What is required: Write out all the entries below again, substituting "leaf" for each "green leaf" and leaving everything else as it is. Omit the pictures.

Stored items
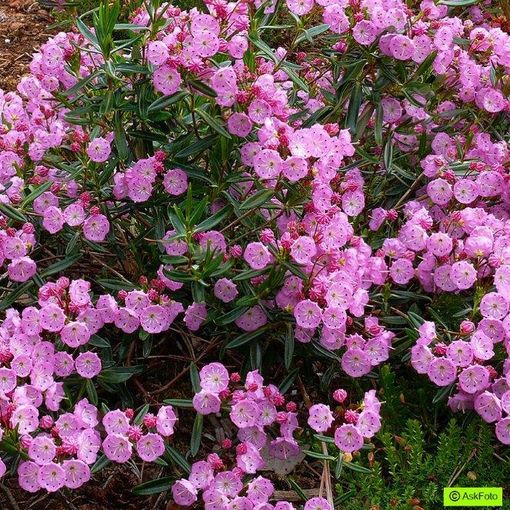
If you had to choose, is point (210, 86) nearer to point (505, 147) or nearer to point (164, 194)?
point (164, 194)

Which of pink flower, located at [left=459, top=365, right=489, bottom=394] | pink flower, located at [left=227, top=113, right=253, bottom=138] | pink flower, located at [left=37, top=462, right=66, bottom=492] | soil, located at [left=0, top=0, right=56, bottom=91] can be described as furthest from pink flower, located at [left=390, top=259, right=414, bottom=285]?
soil, located at [left=0, top=0, right=56, bottom=91]

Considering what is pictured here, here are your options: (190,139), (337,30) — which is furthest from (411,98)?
(190,139)

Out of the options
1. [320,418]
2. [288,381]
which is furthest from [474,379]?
[288,381]

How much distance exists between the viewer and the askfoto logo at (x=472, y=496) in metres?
2.15

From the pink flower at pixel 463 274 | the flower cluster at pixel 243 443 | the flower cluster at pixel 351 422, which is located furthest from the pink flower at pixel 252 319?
the pink flower at pixel 463 274

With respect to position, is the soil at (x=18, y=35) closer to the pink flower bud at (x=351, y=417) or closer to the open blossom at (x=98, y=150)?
the open blossom at (x=98, y=150)

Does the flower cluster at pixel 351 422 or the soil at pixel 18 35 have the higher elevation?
the flower cluster at pixel 351 422

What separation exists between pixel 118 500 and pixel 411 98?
4.82ft

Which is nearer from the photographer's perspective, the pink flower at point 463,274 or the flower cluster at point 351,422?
the flower cluster at point 351,422

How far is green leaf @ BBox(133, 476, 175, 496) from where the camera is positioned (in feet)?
7.04

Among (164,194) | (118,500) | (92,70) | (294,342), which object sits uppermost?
(92,70)

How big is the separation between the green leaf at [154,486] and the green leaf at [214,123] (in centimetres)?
91

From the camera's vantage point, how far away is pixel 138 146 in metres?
2.55

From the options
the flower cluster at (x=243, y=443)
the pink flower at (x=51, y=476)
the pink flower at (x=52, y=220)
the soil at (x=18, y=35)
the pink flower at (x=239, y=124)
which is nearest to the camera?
the pink flower at (x=51, y=476)
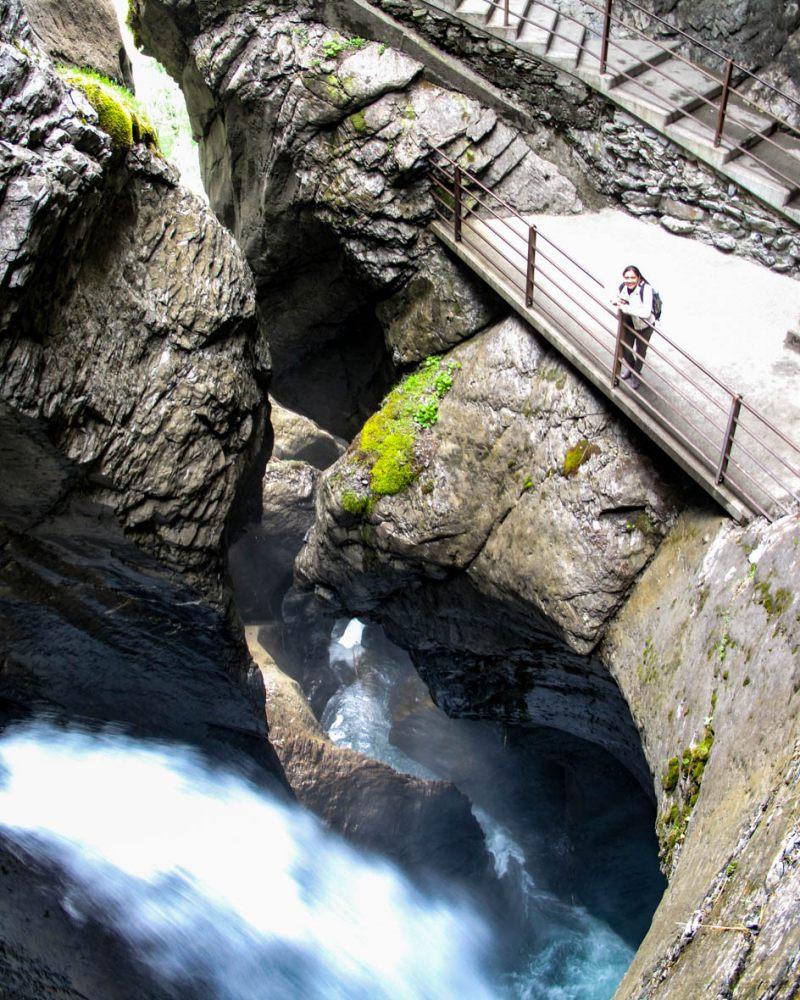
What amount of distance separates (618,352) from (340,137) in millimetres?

The output:
If you had to choose, is point (210, 86) nearer to point (505, 147) or nearer to point (164, 194)?
point (164, 194)

Which of pink flower, located at [left=459, top=365, right=489, bottom=394] | pink flower, located at [left=227, top=113, right=253, bottom=138] | pink flower, located at [left=37, top=462, right=66, bottom=492] | soil, located at [left=0, top=0, right=56, bottom=91] can be described as furthest from pink flower, located at [left=390, top=259, right=414, bottom=285]?
soil, located at [left=0, top=0, right=56, bottom=91]

Considering what is pictured here, here are your options: (190,139), (337,30) — which is furthest from (411,98)?
(190,139)

Out of the options
1. [320,418]
2. [288,381]
which is furthest from [474,379]?
[288,381]

How much distance exists between the viewer and the askfoto logo at (x=472, y=496) in metres?
2.15

From the pink flower at pixel 463 274 | the flower cluster at pixel 243 443 | the flower cluster at pixel 351 422, which is located furthest from the pink flower at pixel 252 319?
the pink flower at pixel 463 274

With respect to position, is the soil at (x=18, y=35) closer to the pink flower bud at (x=351, y=417) or closer to the open blossom at (x=98, y=150)?
the open blossom at (x=98, y=150)

Does the flower cluster at pixel 351 422 or the soil at pixel 18 35 have the higher elevation?
the flower cluster at pixel 351 422

What separation exists between pixel 118 500 and pixel 411 98?
4.82ft

Which is nearer from the photographer's perspective, the pink flower at point 463,274 or the flower cluster at point 351,422?
the flower cluster at point 351,422

How far is leaf @ BBox(133, 476, 175, 496) from where the camera is positioned (in feet)?
7.04

Among (164,194) | (118,500) | (92,70) | (294,342), which object sits uppermost?
(92,70)

How big is the separation between the leaf at [154,486] and the leaf at [214,123] (in centimetres)?
91

From the camera's vantage point, how far away is pixel 138 146 in metres?
2.55

From the options
the flower cluster at (x=243, y=443)
the pink flower at (x=51, y=476)
the pink flower at (x=52, y=220)
the soil at (x=18, y=35)
the pink flower at (x=239, y=124)
which is nearest to the camera?
the pink flower at (x=51, y=476)
What amount of distance separates (618,352) from (340,137) in millimetres?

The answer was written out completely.